Though it had been difficult at first, he’d finally come to grips with idea that he would be sharing his room with his sister to give Papaji his own space. In addition to the duct tape he’d adhered poorly to the carpet, he tacked a sheet to the ceiling with Isabella’s help so they couldn’t see each other undress. He also didn’t want his sister to see the artifacts he’d found underground. He’d moved most of his findings back into the hole in the ground and put the rest under his bed. He could only look at the bits of metal and rock when she was at rehearsal.
He’d managed to go back to the hole several times and even figured out how best to descend into the shaft without hurting himself. Armed with a fluorescent lantern hanging from his teeth, a slingshot, and rocks in his p
ockets, Vic climbed carefully down the ladder for what felt like a solid five minutes. He continued downward, with his eyes squeezed shut until he finally felt his feet arrive at a level surface. It took a few moments for his eyes to adjust, but when they did, he was glad he’d followed his adventurous side. His feet were on sandy mud, and above him was a low ceiling of curved rock. A tunnel stretched in two directions. He bent down and entered.
The ground was damp. Vic rubbed his fingers along the cold walls. Veins of different minerals made jagged patterns in the sandstone. He walked in both directions for a few steps until he felt more of the same. To make the cave more inhabitable, he’d brought a rain tarp, a blanket, a box of crackers, a milk crate, a bottle of water, and a few comic books he didn’t mind getting wet. He’d also brought cans of food he didn’t think anyone would miss, like navy beans and baby corn, though he didn’t have a can opener yet. Vic built a shelf out of a pile of rocks and hardened soil. On it he kept his most prized possession: the shadow box with his blue butterflies.
He would never have killed to peruse a butterfly like other collectors; he felt fortunate to have found them so close to their natural deaths. Some collectors paid tens of thousands of dollars to smugglers for rare and endangered species of butterflies and moths. He thought those villains should all die by the same torture they inflict on the butterflies—impalement. He looked at his shadow box. There they sat, almost glowing blue in the dim light as though their wings were phosphorescent and still living.

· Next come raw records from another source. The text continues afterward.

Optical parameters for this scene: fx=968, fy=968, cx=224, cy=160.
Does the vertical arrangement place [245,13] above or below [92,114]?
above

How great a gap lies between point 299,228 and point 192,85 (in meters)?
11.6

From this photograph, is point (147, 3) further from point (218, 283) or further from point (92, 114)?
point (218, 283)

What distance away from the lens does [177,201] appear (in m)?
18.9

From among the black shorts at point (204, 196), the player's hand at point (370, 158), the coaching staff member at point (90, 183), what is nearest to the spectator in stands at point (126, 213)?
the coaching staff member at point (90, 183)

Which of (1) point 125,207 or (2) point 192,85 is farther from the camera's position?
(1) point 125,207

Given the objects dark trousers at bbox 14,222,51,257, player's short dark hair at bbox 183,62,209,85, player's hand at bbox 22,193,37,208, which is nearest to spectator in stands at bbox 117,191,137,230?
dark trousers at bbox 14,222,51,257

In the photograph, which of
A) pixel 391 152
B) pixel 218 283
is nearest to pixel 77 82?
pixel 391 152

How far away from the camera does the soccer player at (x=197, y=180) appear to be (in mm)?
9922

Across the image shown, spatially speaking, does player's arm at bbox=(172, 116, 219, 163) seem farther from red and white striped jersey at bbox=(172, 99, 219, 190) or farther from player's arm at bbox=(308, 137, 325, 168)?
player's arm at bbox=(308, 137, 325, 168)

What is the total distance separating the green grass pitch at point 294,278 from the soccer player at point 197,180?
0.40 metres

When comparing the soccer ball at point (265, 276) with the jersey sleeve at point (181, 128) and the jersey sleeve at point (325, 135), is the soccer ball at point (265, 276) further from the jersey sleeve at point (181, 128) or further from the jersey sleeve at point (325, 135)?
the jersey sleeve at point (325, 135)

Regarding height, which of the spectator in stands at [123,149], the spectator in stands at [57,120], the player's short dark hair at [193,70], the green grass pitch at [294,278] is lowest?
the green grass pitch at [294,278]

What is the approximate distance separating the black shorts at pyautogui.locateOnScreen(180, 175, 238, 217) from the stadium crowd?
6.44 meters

Though he’d agreed to have time with Papa once a week, when his father continued to train him in the finer points of combat, he still didn’t feel comfortable enough to tell his father of his new fort. Vic wondered how their small three-bedroom home would change with Papaji in the house. He hoped he wouldn’t have to have time with Papaji, too. At least he had somewhere else he could be if things got to be too much at home.